Customers who have churned among those most of them have not opted for voice mail plan.

In [None]:
# Catplot of Customer service calls vs churn

fig, ax = plt.subplots()
sns.catplot("Churn", hue="Customer service calls", data=df, kind="count", ax=ax)
plt.close(1) # catplot creates an extra figure we don't need
plt.xlabel("Churn",size = 15)
plt.ylabel("Number of users",size = 15)
plt.title("Customer service calls vs churn",size = 15, color = 'royalblue')
plt.show()

Customers who have churned among those most of them have called customer service once.

# Correlation matrix

In [None]:
sns.set(rc={'figure.figsize':(20,6)})
sns.heatmap(df.corr(), cmap="YlGnBu", annot=True)
plt.show()

Here total charge and total minutes for day,evening, night and international calls are highly correlated. So for further analysis we can remove either of these variables.

In [None]:
df1= df[[i for i in df.columns if i not in ['Total day minutes','Total eve minutes','Total night minutes','Total intl minutes']]]

In [None]:
sns.heatmap(df1.corr(), cmap="YlGnBu", annot=True)
plt.show()

From this matrix it can be concluded that Total day charge and Customer service calls are affecting the churn more as compared to other variables.

# Outlier detection

In [None]:
sns.set(rc={'figure.figsize':(8,4)})
plt.boxplot((df['Account length'], df['Number vmail messages'], df['Customer service calls']), labels = ['Account length','Number vmail messages',
                                                                                                         'Customer service calls'])
plt.show()

In [None]:
plt.boxplot((df['Total day minutes'], df['Total eve minutes'], df['Total night minutes'], df['Total intl minutes']),
            labels = ['Total day minutes','Total eve minutes','Total night minutes','Total intl minutes'])
plt.show()

In [None]:
plt.boxplot((df['Total day calls'], df['Total eve calls'], df['Total night calls'], df['Total intl calls']),
            labels = ['Total day calls', 'Total eve calls', 'Total night calls','Total intl calls'])
plt.show()

In [None]:
plt.boxplot((df['Total day charge'], df['Total eve charge'], df['Total night charge'], df['Total intl charge']),
            labels = ['Total day charge','Total eve charge','Total night charge','Total intl charge'])
plt.show()

There are some outliers present in both sides of maximum variables.

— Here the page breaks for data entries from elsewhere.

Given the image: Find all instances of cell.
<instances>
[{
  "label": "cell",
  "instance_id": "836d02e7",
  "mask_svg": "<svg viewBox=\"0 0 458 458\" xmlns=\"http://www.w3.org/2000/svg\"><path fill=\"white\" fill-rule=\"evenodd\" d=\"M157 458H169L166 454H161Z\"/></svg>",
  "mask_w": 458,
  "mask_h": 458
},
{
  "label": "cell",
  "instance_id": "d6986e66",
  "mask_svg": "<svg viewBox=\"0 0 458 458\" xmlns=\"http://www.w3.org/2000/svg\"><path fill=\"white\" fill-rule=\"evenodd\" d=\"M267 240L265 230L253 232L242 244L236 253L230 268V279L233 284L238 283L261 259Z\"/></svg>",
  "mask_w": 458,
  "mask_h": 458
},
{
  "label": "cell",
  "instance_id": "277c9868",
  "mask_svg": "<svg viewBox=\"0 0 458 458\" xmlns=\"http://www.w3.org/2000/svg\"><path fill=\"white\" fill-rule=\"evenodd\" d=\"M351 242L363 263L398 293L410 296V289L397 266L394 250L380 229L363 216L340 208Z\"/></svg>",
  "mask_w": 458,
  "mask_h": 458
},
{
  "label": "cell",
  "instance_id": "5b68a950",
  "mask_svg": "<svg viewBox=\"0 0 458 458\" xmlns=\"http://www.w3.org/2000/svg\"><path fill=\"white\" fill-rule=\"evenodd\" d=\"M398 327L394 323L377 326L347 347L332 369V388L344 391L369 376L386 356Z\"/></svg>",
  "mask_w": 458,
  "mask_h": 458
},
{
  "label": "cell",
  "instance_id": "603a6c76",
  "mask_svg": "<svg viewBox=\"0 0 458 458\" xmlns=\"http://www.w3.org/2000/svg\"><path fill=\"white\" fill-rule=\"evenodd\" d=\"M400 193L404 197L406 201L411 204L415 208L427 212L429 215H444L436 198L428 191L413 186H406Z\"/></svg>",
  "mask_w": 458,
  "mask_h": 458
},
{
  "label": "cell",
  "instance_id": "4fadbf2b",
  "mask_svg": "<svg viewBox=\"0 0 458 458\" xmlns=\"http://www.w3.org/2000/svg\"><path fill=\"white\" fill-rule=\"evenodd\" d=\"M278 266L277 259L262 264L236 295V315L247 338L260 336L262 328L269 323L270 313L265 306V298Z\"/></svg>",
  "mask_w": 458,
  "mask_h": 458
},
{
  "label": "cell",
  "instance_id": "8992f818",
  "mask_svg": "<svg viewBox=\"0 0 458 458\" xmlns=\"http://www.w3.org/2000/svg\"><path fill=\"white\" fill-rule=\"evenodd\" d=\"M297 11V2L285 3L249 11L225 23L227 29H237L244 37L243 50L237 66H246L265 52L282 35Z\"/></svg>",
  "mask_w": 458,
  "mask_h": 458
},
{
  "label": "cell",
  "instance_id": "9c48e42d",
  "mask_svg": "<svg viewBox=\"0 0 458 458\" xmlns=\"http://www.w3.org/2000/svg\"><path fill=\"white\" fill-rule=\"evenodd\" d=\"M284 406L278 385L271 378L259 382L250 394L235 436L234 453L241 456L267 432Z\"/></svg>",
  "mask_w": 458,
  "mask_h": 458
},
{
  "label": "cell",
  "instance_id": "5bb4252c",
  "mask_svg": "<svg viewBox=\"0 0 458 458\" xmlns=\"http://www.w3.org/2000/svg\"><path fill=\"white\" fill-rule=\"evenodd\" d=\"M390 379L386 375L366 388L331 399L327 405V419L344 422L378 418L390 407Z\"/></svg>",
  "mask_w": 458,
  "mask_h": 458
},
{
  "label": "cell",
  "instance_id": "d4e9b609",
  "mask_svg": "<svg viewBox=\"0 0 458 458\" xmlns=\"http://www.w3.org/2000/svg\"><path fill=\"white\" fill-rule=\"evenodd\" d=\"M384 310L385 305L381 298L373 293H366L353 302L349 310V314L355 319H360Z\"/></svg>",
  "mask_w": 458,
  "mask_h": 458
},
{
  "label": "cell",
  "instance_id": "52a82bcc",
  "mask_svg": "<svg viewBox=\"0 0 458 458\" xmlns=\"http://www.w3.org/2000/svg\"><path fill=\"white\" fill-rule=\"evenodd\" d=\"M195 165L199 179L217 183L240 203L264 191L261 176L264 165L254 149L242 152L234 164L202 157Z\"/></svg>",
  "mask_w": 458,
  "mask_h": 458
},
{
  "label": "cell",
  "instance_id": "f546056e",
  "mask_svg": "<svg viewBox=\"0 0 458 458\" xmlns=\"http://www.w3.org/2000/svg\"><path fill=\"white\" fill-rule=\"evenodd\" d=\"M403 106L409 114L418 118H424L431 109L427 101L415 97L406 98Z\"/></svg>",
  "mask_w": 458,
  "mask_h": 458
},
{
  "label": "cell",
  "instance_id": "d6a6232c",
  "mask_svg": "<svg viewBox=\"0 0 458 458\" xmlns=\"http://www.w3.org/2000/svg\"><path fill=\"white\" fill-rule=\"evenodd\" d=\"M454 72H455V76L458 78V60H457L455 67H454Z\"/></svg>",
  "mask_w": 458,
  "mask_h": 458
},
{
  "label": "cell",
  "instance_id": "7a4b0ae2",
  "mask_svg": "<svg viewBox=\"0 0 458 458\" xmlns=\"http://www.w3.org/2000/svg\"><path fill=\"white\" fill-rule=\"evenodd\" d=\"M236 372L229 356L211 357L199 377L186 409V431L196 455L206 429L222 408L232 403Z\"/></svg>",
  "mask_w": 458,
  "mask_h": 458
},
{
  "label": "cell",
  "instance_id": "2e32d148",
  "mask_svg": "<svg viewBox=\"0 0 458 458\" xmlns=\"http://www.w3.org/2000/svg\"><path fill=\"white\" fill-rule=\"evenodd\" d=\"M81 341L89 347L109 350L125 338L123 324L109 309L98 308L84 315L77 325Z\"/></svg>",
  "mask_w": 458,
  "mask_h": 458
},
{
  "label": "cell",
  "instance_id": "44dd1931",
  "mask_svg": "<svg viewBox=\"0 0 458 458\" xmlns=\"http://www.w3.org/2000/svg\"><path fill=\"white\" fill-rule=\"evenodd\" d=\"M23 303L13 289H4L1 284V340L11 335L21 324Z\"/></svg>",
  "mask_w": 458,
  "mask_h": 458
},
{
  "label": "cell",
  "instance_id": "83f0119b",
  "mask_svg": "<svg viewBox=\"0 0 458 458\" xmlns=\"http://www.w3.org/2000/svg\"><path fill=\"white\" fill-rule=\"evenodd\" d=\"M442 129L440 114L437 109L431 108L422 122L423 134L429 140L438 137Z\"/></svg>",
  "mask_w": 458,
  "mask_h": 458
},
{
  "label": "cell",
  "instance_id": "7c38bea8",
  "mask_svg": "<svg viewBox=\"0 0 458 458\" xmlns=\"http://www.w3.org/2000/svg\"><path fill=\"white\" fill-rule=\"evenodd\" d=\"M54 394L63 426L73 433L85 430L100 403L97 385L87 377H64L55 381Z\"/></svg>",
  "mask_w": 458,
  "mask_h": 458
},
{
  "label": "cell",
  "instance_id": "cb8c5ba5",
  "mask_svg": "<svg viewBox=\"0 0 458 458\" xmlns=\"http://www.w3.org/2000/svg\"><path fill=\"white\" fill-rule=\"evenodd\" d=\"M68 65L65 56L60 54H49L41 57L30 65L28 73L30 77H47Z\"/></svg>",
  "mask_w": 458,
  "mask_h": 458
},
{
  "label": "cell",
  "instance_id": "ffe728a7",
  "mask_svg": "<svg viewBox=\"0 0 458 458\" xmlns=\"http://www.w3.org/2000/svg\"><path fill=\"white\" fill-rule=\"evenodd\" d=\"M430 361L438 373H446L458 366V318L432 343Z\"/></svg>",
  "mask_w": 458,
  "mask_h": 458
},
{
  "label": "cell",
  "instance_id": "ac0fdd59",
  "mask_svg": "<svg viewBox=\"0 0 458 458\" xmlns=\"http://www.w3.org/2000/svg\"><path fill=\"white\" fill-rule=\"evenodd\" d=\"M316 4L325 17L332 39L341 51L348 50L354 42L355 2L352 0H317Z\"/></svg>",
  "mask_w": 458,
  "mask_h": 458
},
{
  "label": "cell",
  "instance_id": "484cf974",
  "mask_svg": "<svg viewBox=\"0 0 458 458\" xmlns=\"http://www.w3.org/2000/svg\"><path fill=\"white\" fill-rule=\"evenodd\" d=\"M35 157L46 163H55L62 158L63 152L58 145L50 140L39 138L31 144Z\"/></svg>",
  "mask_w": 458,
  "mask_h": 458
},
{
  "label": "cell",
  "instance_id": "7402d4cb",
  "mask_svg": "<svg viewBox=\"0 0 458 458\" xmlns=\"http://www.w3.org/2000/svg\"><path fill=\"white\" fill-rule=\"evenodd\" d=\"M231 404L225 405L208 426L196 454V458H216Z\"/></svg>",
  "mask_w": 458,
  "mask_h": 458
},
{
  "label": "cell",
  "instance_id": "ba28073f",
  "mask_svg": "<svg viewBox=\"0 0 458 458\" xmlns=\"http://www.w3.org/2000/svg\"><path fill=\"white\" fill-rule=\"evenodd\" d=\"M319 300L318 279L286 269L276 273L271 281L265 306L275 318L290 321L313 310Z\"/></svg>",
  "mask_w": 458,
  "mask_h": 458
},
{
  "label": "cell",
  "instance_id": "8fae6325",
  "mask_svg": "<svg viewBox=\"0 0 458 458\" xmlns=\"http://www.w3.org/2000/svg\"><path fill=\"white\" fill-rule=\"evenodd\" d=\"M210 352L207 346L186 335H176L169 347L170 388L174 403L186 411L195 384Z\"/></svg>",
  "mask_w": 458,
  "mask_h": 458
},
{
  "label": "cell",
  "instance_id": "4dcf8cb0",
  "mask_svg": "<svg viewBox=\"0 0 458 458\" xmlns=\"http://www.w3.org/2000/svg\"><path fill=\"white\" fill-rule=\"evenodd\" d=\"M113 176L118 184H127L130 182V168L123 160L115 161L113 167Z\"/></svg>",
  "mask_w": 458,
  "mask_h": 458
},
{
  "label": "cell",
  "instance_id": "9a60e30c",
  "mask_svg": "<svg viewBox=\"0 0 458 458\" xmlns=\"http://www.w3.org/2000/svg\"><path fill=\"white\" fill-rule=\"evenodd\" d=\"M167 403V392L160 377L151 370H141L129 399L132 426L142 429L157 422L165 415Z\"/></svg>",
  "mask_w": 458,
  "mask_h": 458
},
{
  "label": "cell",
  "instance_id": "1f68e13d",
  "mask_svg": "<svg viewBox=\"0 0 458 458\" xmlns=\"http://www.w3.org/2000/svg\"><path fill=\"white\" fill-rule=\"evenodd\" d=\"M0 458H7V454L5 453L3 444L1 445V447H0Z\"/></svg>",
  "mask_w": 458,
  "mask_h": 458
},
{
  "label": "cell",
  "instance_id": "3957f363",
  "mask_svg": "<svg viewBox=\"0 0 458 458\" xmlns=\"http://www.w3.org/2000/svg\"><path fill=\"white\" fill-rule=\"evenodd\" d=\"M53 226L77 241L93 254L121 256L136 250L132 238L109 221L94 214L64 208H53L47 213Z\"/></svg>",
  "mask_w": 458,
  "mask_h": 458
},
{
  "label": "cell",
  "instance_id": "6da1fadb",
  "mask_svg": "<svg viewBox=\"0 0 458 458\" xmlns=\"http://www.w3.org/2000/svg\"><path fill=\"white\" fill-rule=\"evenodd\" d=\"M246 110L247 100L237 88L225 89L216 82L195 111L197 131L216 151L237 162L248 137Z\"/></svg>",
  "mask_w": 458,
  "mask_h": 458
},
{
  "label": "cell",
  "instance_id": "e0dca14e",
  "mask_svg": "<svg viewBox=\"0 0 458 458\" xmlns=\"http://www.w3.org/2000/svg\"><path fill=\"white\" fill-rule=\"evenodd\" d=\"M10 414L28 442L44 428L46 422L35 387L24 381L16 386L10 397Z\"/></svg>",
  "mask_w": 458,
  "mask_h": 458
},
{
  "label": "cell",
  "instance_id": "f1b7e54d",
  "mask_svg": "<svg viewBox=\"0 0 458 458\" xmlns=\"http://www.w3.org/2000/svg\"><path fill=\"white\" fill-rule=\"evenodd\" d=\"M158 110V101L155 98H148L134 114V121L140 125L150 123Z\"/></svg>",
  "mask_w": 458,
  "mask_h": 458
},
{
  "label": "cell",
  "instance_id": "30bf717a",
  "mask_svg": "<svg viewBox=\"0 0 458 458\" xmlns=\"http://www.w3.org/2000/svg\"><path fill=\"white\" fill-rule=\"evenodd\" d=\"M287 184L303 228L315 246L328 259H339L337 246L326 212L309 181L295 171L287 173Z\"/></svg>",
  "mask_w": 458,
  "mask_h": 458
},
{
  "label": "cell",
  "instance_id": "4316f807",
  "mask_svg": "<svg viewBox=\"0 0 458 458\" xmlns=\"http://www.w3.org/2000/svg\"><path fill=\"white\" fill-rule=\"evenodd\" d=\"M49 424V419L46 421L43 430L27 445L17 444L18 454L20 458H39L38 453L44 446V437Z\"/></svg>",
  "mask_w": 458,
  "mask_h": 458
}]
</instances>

We can remove or replace these values with suitable statistical metrix for further analysis to get better results.

It can be concluded from the plot that the charges in days are higher which is shown previously using distplot.

# Conclusion from EDA

* 14% of customers are churning.

* There are some states like New Jersey, Texas etc. where the churn is more.
* The company need to grab more customers from states like California, Louisiana etc. 
 
* Most of the customers have account for duration of 3-5 months. There are not a single customer having account length of more than a year.

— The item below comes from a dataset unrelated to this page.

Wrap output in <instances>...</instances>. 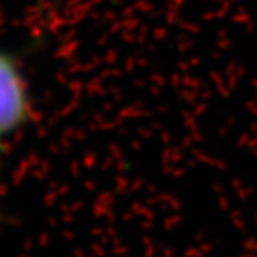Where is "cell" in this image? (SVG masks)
Segmentation results:
<instances>
[{"mask_svg":"<svg viewBox=\"0 0 257 257\" xmlns=\"http://www.w3.org/2000/svg\"><path fill=\"white\" fill-rule=\"evenodd\" d=\"M34 119V100L22 65L0 50V142L10 139Z\"/></svg>","mask_w":257,"mask_h":257,"instance_id":"1","label":"cell"}]
</instances>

* The charges in night are less as compared to other times of the day.

* There are very few customers(around 8%) who have called customer service more than 3 times.

* Churn is high when total international calls are less. But there are very few customers who have opted for this plan.

* As higher day charge leads to more churn, the company need to reduce day charges in order to reduce customer churn.

* Customers who have churned among those most of them have called customer service once.

* Total day charge and customer service calls are correlated with churn with correlation coefficient of 0.21.

* There are some outliers present in both sides of  maximum variables.